Introduction

The extending Hellenide orogen in the Aegean Sea of Greece (Figure 3) exposes a number of spectacular brittle low-angle normal faults (detachments) (Lister et al. 1984; Lee & Lister 1992). On some Aegean islands, the brittle detachments are associated with underlying extensional ductile shear zones and examples of these ductile-to-brittle extensional fault systems have been reported from the Cycladic islands of Naxos (Buick 1991) and Ios (Vandenberg & Lister 1996). Another well-exposed but little known example is the Messaria extensional fault system on Ikaria Island, which has been described in some detail by Christine Kumerics (Kumerics et al. 2005). Extension was accompanied by the intrusion of three granites: the large I-type Raches granite occupying the western half of the island, the smaller S-type Karkinagrion granite, which occurs within the I-type Raches granite, and the smaller S-type Xylosirtis granite at the south coast (Figure 4). The footwall of the Messaria extensional shear zone is the Ikaria nappe, which seems to be a rather exotic nappe in the central Aegean which apparently is only exposed on Ikaria and has no counterpart on the adjacent Aegean island. The Ikaria nappe may correlate to nappes on the nearby Turkish mainland.

Figure 3. Generalized map

Generalized map

Generalized map of the Aegean and adjacent mainlands showing tectonometamorphic units and Hellenic subduction zone. Inset shows the location of the main map.

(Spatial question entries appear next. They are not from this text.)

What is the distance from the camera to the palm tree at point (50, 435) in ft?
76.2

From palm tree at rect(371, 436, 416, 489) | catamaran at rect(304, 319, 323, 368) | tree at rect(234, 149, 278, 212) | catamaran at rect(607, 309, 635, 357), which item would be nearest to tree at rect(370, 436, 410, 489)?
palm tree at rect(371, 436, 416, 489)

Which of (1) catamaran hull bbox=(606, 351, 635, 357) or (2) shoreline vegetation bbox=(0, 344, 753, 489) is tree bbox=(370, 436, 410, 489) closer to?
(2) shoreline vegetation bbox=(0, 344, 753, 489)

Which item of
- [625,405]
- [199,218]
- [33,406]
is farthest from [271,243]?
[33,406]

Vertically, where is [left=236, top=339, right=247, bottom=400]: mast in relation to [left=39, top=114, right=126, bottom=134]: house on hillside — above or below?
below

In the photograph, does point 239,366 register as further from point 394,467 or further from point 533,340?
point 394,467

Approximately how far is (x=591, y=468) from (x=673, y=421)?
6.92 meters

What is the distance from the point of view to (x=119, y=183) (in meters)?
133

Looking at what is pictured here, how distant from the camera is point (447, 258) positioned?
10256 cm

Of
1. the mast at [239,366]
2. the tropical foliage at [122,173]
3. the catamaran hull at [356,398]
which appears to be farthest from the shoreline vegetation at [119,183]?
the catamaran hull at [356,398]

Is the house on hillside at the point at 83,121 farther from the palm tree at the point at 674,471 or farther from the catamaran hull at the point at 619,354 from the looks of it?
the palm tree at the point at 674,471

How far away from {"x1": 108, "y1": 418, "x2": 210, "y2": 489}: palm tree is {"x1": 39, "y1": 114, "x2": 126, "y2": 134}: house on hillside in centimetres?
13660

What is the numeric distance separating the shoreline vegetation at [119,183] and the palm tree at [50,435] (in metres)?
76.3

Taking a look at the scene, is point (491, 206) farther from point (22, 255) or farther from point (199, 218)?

Figure 4. Simplified geological map of Ikaria Island

Simplified geological map of Ikaria Island

Simplified geological map of Ikaria Island. Shown are tectonic units, the Messaria and Fanari extensional detachments, the localities of structural, strain, geochronological and P-T samples, the positions of two cross sections A-A’ and B-B’ shown in Fig. 3, cross section C-C’-C’’-C’’’ shown in Fig. 12, and profiles D-D’ and E-E’ for the slip-rate calculations in Fig. 17.